• Directions:
Lines holding the string "Black" are the ones to copy from this listing.

• Records provided:
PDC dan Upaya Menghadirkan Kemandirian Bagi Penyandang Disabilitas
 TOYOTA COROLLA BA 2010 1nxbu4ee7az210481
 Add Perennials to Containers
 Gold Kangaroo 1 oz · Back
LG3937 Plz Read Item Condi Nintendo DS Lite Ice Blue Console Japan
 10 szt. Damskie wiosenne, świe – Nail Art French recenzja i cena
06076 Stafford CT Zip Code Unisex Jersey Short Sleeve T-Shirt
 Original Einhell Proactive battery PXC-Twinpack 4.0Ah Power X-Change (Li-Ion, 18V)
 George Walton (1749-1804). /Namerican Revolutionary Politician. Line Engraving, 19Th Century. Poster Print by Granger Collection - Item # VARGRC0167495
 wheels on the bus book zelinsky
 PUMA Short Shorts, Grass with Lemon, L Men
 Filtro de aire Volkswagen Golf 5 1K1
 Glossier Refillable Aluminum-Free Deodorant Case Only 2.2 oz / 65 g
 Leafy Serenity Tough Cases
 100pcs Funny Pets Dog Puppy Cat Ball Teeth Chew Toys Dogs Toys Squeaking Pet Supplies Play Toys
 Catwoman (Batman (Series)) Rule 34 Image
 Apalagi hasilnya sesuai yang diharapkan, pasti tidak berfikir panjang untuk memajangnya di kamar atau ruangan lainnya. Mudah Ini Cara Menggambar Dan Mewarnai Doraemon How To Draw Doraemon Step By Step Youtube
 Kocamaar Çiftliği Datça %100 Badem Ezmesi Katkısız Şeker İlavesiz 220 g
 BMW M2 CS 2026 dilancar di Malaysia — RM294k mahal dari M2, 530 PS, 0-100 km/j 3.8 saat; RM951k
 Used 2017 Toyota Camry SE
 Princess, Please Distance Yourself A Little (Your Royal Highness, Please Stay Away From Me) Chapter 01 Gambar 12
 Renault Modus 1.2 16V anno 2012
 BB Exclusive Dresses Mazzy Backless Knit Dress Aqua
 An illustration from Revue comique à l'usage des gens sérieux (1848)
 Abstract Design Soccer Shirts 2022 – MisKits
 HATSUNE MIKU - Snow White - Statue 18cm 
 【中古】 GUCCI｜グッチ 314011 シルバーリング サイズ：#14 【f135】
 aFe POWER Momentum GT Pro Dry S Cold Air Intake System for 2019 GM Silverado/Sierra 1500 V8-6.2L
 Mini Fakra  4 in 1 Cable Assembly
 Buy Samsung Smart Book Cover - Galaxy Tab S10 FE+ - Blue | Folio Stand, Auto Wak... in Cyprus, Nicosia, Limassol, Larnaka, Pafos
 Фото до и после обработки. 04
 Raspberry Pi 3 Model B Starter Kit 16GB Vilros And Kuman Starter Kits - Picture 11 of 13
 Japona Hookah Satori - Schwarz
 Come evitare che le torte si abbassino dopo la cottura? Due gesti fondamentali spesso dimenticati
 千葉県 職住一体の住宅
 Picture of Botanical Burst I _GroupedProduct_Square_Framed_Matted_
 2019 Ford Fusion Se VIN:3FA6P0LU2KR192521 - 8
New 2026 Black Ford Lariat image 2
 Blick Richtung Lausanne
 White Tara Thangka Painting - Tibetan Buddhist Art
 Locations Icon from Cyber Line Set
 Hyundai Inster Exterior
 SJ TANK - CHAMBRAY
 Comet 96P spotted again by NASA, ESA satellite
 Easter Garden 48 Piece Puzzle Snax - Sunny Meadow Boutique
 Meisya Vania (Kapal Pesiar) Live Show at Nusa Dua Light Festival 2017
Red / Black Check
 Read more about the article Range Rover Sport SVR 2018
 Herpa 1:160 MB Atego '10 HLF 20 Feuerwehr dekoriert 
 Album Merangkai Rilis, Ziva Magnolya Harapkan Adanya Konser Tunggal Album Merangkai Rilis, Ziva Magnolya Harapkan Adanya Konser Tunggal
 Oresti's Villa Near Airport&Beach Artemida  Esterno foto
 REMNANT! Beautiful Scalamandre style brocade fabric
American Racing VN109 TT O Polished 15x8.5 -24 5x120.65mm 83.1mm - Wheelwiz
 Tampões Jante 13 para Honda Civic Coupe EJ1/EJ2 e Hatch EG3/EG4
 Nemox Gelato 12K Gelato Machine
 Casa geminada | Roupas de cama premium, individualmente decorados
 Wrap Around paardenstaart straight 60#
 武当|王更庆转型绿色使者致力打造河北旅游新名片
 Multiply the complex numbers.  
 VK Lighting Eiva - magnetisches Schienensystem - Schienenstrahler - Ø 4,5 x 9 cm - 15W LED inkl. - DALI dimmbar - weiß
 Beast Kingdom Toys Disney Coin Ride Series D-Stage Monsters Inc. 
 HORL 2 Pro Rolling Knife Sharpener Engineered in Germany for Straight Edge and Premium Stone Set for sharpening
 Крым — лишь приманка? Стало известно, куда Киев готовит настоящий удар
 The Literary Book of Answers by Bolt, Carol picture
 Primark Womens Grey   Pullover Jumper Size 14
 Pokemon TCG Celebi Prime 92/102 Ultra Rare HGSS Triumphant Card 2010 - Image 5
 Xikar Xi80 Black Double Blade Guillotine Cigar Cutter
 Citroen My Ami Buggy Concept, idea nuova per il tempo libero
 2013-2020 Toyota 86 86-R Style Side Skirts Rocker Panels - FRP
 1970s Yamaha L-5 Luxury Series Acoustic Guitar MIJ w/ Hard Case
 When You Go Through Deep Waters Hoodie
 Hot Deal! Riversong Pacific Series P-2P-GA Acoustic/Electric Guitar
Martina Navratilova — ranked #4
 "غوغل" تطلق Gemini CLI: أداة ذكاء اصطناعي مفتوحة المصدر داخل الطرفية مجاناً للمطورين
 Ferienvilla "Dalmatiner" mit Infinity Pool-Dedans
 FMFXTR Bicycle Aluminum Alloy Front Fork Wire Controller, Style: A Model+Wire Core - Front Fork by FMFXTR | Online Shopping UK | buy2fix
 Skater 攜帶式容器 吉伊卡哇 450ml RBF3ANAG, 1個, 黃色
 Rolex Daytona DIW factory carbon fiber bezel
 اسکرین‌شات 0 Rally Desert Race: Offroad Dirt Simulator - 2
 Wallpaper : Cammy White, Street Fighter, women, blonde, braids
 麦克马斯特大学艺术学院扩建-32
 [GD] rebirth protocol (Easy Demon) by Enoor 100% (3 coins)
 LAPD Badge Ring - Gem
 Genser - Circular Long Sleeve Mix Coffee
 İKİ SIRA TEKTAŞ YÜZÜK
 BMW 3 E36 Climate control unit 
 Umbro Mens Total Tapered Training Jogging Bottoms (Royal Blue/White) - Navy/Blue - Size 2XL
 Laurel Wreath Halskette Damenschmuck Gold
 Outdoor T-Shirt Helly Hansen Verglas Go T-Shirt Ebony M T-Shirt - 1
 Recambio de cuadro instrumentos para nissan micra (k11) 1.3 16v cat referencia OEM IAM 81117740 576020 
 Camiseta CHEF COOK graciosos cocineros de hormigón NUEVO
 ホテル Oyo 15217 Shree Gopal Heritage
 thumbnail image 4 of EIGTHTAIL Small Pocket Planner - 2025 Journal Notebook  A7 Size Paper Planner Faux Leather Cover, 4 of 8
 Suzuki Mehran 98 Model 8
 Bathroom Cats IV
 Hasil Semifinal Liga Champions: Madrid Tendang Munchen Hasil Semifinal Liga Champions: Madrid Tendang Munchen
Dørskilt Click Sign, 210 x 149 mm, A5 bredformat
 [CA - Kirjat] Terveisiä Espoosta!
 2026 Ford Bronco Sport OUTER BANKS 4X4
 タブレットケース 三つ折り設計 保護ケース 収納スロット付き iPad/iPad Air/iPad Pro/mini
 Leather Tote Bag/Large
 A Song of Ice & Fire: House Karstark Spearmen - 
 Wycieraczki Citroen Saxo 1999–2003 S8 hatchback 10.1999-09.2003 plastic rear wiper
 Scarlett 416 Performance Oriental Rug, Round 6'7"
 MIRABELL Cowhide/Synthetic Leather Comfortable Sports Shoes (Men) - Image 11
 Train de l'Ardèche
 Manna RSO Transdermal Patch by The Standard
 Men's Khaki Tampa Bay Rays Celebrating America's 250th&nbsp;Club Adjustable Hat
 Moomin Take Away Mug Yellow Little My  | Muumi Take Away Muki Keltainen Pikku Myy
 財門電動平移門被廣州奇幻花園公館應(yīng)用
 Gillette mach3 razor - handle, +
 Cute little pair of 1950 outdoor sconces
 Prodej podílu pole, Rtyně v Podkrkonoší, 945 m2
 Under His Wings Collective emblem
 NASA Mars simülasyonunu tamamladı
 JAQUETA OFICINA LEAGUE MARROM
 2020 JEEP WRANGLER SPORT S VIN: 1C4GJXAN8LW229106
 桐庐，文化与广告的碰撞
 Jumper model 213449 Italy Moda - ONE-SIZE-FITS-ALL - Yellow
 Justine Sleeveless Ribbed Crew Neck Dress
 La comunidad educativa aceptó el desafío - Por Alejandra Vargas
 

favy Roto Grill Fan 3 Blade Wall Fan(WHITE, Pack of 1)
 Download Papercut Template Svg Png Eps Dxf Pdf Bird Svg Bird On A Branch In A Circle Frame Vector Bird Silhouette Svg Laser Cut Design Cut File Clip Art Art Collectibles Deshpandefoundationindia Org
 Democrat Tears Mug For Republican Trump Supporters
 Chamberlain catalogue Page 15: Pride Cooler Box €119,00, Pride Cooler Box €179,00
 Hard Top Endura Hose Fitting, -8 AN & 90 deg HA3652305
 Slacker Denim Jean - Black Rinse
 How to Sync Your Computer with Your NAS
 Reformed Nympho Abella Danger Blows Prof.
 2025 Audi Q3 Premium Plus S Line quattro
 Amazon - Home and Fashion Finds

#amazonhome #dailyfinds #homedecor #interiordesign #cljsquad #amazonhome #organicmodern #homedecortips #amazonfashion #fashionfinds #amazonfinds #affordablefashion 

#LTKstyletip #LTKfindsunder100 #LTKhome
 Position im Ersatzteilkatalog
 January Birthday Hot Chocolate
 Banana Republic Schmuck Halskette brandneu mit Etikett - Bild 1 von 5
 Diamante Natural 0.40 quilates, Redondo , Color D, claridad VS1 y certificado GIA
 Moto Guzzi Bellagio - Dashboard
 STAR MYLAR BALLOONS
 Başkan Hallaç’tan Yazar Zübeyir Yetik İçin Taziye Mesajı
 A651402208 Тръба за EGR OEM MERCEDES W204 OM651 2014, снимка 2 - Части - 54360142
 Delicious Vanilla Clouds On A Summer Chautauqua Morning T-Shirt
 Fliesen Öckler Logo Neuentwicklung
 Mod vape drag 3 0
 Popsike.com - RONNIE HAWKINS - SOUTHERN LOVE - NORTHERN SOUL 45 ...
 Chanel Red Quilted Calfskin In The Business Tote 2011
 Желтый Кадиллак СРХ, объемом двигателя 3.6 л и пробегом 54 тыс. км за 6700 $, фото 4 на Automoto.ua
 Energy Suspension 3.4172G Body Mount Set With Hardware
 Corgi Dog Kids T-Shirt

• Written response:
New 2026 Black Ford Lariat image 2
Red / Black Check
 Xikar Xi80 Black Double Blade Guillotine Cigar Cutter
 Slacker Denim Jean - Black Rinse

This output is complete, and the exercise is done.